■ PAGE EXCERPT:
** START **

Humanism is dying, if not dead. Living with a corpse is no pleasant matter. It does not require documentation to tell us that a corpse is far gone. The answer to our problem lies elsewhere, not in documentation on death, but in reconstruction for life.
Humanism is dead, but the triune God lives and rules, sovereign over all. There must be reconstruction, godly reconstruction. Let the dead bury the dead. The living have work to do. All things shall be made new; new schools, new social orders, new institutions, renewed family life, in every area the principle of godly reconstruction must be applied.3

It’s Not Where They Are, But Where They’re Headed

We must go beyond identifying anti-Biblical thinking and wicked practices; we must be ready to apply Biblical faith to overturn their influence and results. We need to make it a priority  to penetrate the false armor of the unsaved and demonstrate the godly alternatives.  Not all will respond well; but some will—especially those who have received the full dose of humanism and reaped its consequences. They know their worldview has betrayed them; we need to show that the answers of humanism are empty.

** END **

■ DATA SEGMENT:
** START **

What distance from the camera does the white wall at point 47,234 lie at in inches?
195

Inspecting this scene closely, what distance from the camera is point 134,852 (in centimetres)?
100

** END **

■ STATED GOAL 1: Where does the humanism excerpt say the answer to our problem lies?
■ STATED GOAL 2: Can you condense the paragraph of the humanism excerpt beginning "We must go beyond" into a short list that keeps its main points?
■ STATED GOAL 3: Quote everything in the humanism excerpt from "Humanism is dying, if" down to "reconstruction for life.".
Rely on the humanism excerpt alone; the lines play no part here.

■ CORRECT ANSWER 1: In reconstruction for life, not in documentation on death.

■ CORRECT ANSWER 2:
- Anti-Biblical thinking and wicked practices must be not only identified but overturned by applying Biblical faith.
- A priority is to penetrate the false armor of the unsaved and demonstrate godly alternatives.
- Not all will respond well, but some will, especially those who have received the full dose of humanism and reaped its consequences.
- Those people know their worldview has betrayed them, so the emptiness of humanism's answers must be shown.

■ CORRECT ANSWER 3:
Humanism is dying, if not dead. Living with a corpse is no pleasant matter. It does not require documentation to tell us that a corpse is far gone. The answer to our problem lies elsewhere, not in documentation on death, but in reconstruction for life.